Failing that, Any help in figuring out a way to mock Regex or Match effectively would be appreciated, and at least help me solve my short term problem. They both lack default constructors, and so I am having a hard time getting Moq to create objects of them.

Edit: I ended up solving at least the mocking problem by passing a dictionary of strings for my match groups, rather than the (un-Moq-able) match object itself. I'm not particularly happy with this solution, so recommendations would still be appreciated.
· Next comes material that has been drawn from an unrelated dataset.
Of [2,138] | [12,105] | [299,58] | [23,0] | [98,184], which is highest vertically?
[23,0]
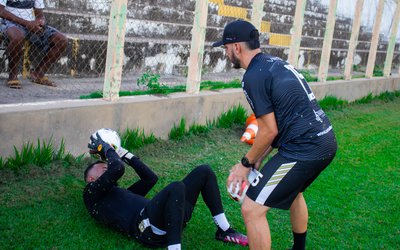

foreach(KeyValuePair<Regex, Type> pair in sentenceTypes)
        {
            match = pair.Key.Match(text);
            if(match.Success)
            {
                IHandler handler= handlerFactory.CreateHandler(pair.Value);
                foreach (string groupName in pair.Key.GetGroupNames())
                {
                    matchGroups.Add(groupName, match.Groups[groupName].Value);
                }
                interpretation = handler.Handle(matchGroups);
like image 821
glockman Avatar asked Nov 13 '22 05:11

glockman


1 Answers

One way to avoid bad design is to start with the principles of good design instead of simply the problem you wish to resolve. This is one of the reasons why test driven development is so powerful in transforming the quality of code. This way of thinking did exist way before TDD though under the name: design by contract. Allow me to demonstrate:

What would you like the ideal handler to look like? How about this:

interface IHandler {
    String handle();
}

Implementation:

public class NoteCookiePriceHandler : IHandler
{  
    private double payment;
    private int amount;

    public NoteCookiePriceHandler(double payment, int amount) {
        this.payment = payment;
        this.amount = amount;
    }

    public String handle() {
        return "The price is $" + payment / amount;
    }
}

Now starting with this ideal design, perhaps with the tests for this design. How can we get the sentence input of the sentences to be sent to the handlers? Well, all problem in computer science can be solved with another layer of indirection. Let's say the sentence parser does not create the handler directly, but uses a factory to create one:

interface HandlerFactory<T> where T: IHandler  {
    T getHandler(KeyValuePair<String, String> captureGroups);
}

You could then create one factory per handler, but soon enough you would find a way to create a generic factory. Using reflection for example you could match the capture group name to the constructor parameters. Based upon the data types of the constructor parameters you could automatically let your generic handler factory convert your strings to the correct data types. This would all be easily testable by creating some fake handlers and asking the factory to populate them using some key value pair string inputs.